Lors de l'indépendance, le Tadjikistan était déjà le pays le plus pauvre de l'ex-URSS, et suite à la guerre civile de 1992-1997, il était même l'un des pays les plus pauvres au monde. Les sources de revenu, liées à l'exportation du coton et de l'aluminium, sont précaires et rendent l'économie vulnérable aux cours du marché. En 2000 encore, l'aide internationale restait essentielle, notamment pour soutenir les programmes de « réhabilitation », dont le but est de réintégrer d'anciens combattants de la guerre civile dans la société. Elle a également été nécessaire pour limiter la chute de la production de nourriture, conséquence d'une seconde année de sécheresse. En août 2001, la Croix-Rouge a annoncé le début d'une famine au Tadjikistan, et appelé à une aide internationale, risque à nouveau évoqué au printemps 2008.
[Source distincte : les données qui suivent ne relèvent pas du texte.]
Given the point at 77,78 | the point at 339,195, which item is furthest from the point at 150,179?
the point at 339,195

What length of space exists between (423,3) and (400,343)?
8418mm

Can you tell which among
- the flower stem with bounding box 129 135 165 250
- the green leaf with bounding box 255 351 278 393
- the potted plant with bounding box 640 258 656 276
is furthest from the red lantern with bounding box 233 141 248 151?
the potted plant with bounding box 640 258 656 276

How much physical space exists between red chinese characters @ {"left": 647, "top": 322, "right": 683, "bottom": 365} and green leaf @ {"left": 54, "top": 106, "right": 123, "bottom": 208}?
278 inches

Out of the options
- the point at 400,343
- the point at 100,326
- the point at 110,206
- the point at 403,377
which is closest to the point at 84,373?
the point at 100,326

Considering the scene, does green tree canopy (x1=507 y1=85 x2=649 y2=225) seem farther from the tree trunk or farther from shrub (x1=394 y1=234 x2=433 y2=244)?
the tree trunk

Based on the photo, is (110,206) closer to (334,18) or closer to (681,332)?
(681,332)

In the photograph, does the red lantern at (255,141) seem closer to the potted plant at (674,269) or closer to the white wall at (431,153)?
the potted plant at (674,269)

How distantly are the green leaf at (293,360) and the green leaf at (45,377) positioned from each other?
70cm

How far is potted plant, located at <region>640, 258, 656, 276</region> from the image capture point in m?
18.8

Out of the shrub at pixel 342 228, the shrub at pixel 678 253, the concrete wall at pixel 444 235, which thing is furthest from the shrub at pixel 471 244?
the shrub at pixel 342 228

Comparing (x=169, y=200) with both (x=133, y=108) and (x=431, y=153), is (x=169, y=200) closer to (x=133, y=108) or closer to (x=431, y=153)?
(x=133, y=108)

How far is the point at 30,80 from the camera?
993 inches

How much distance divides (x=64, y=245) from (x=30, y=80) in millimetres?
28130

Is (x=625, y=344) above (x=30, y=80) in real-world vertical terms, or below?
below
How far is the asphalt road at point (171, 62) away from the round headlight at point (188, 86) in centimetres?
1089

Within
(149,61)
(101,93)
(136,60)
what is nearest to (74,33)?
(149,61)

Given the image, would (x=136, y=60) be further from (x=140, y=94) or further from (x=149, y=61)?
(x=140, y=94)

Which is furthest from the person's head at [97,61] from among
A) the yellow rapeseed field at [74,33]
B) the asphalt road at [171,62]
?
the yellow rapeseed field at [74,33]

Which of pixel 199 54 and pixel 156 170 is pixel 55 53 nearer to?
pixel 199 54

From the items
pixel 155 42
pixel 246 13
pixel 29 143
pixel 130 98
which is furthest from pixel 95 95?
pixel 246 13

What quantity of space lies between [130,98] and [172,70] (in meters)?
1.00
L'économie du Tadjikistan s'est pourtant considérablement redressée depuis la guerre civile. Selon la Banque mondiale, le PIB a augmenté en moyenne de 9,6 % par an entre 2000 et 2004, ce qui a permis au Tadjikistan d'améliorer sa position économique par rapport à d'autres pays d'Asie centrale comme le Turkménistan et l'Ouzbékistan, pays riches en hydrocarbures dont les économies connaissent une moindre croissance. Il reste pourtant un pays très pauvre. En 2008, suivant le FMI, la valeur du PIB par habitant en parité de pouvoir d'achat serait d'environ 2 000 $, ce qui en fait le 145e État au monde suivant ce classement. 20 % de la population vivrait sous le seuil de pauvreté absolue d'1,25 $ par jour. Enfin, près de 40 % du PNB proviendrait, en 2009, d'envois de fonds d'émigrés tadjiks.